• [What the task asks]:
Return the data below as a JSON list of strings, one string per line, with blank lines left out.

• [Given records]:
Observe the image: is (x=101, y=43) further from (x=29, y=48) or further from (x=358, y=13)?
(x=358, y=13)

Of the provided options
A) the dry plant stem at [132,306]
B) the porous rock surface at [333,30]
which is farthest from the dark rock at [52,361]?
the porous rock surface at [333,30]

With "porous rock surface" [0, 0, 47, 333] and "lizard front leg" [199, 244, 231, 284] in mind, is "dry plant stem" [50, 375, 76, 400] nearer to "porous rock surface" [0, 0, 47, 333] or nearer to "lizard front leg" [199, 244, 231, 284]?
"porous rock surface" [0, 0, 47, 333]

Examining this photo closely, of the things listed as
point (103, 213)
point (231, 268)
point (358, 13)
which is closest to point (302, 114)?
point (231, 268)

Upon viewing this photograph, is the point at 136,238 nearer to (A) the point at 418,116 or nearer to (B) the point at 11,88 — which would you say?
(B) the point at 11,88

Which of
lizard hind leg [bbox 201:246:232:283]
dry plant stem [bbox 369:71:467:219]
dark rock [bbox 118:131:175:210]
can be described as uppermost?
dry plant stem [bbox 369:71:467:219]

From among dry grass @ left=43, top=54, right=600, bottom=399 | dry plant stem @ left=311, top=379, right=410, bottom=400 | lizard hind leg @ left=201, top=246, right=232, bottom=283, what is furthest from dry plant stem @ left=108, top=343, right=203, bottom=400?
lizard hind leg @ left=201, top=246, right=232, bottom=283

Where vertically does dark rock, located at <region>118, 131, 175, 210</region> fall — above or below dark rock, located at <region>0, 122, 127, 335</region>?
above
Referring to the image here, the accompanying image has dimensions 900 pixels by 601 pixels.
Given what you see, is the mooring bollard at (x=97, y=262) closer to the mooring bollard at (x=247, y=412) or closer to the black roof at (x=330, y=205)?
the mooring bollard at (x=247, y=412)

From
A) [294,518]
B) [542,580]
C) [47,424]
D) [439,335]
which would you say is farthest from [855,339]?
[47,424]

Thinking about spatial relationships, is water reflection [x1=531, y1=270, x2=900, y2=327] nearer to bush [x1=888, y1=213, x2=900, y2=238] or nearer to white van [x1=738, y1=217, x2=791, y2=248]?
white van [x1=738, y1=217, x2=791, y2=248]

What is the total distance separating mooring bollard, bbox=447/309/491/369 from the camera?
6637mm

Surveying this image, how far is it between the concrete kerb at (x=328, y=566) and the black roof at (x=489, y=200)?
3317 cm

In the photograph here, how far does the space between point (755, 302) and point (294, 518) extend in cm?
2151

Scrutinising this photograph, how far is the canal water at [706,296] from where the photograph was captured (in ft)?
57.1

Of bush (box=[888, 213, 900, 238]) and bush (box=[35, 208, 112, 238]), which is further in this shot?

• [Result]:
[
  "Observe the image: is (x=101, y=43) further from (x=29, y=48) or further from (x=358, y=13)?",
  "(x=358, y=13)",
  "Of the provided options",
  "A) the dry plant stem at [132,306]",
  "B) the porous rock surface at [333,30]",
  "which is farthest from the dark rock at [52,361]?",
  "the porous rock surface at [333,30]",
  "With \"porous rock surface\" [0, 0, 47, 333] and \"lizard front leg\" [199, 244, 231, 284] in mind, is \"dry plant stem\" [50, 375, 76, 400] nearer to \"porous rock surface\" [0, 0, 47, 333] or nearer to \"lizard front leg\" [199, 244, 231, 284]?",
  "\"porous rock surface\" [0, 0, 47, 333]",
  "Examining this photo closely, of the things listed as",
  "point (103, 213)",
  "point (231, 268)",
  "point (358, 13)",
  "which is closest to point (302, 114)?",
  "point (231, 268)",
  "Upon viewing this photograph, is the point at 136,238 nearer to (A) the point at 418,116 or nearer to (B) the point at 11,88 — which would you say?",
  "(B) the point at 11,88",
  "Which of",
  "lizard hind leg [bbox 201:246:232:283]",
  "dry plant stem [bbox 369:71:467:219]",
  "dark rock [bbox 118:131:175:210]",
  "can be described as uppermost?",
  "dry plant stem [bbox 369:71:467:219]",
  "From among dry grass @ left=43, top=54, right=600, bottom=399 | dry plant stem @ left=311, top=379, right=410, bottom=400 | lizard hind leg @ left=201, top=246, right=232, bottom=283, what is furthest from dry plant stem @ left=108, top=343, right=203, bottom=400?",
  "lizard hind leg @ left=201, top=246, right=232, bottom=283",
  "Where vertically does dark rock, located at <region>118, 131, 175, 210</region> fall — above or below dark rock, located at <region>0, 122, 127, 335</region>?",
  "above",
  "Referring to the image here, the accompanying image has dimensions 900 pixels by 601 pixels.",
  "Given what you see, is the mooring bollard at (x=97, y=262) closer to the mooring bollard at (x=247, y=412) or closer to the black roof at (x=330, y=205)?",
  "the mooring bollard at (x=247, y=412)",
  "From",
  "A) [294,518]",
  "B) [542,580]",
  "C) [47,424]",
  "D) [439,335]",
  "which would you say is farthest from [855,339]?",
  "[47,424]",
  "Thinking about spatial relationships, is water reflection [x1=531, y1=270, x2=900, y2=327] nearer to bush [x1=888, y1=213, x2=900, y2=238] or nearer to white van [x1=738, y1=217, x2=791, y2=248]?",
  "white van [x1=738, y1=217, x2=791, y2=248]",
  "What is the total distance separating mooring bollard, bbox=447/309/491/369 from the camera?",
  "6637mm",
  "Surveying this image, how far is it between the concrete kerb at (x=328, y=566) and the black roof at (x=489, y=200)?",
  "3317 cm",
  "In the photograph here, how far does the space between point (755, 302) and point (294, 518) extend in cm?",
  "2151",
  "Scrutinising this photograph, how far is the canal water at [706,296] from where the photograph was captured (in ft)?",
  "57.1",
  "Of bush (box=[888, 213, 900, 238]) and bush (box=[35, 208, 112, 238]), which is further in this shot?"
]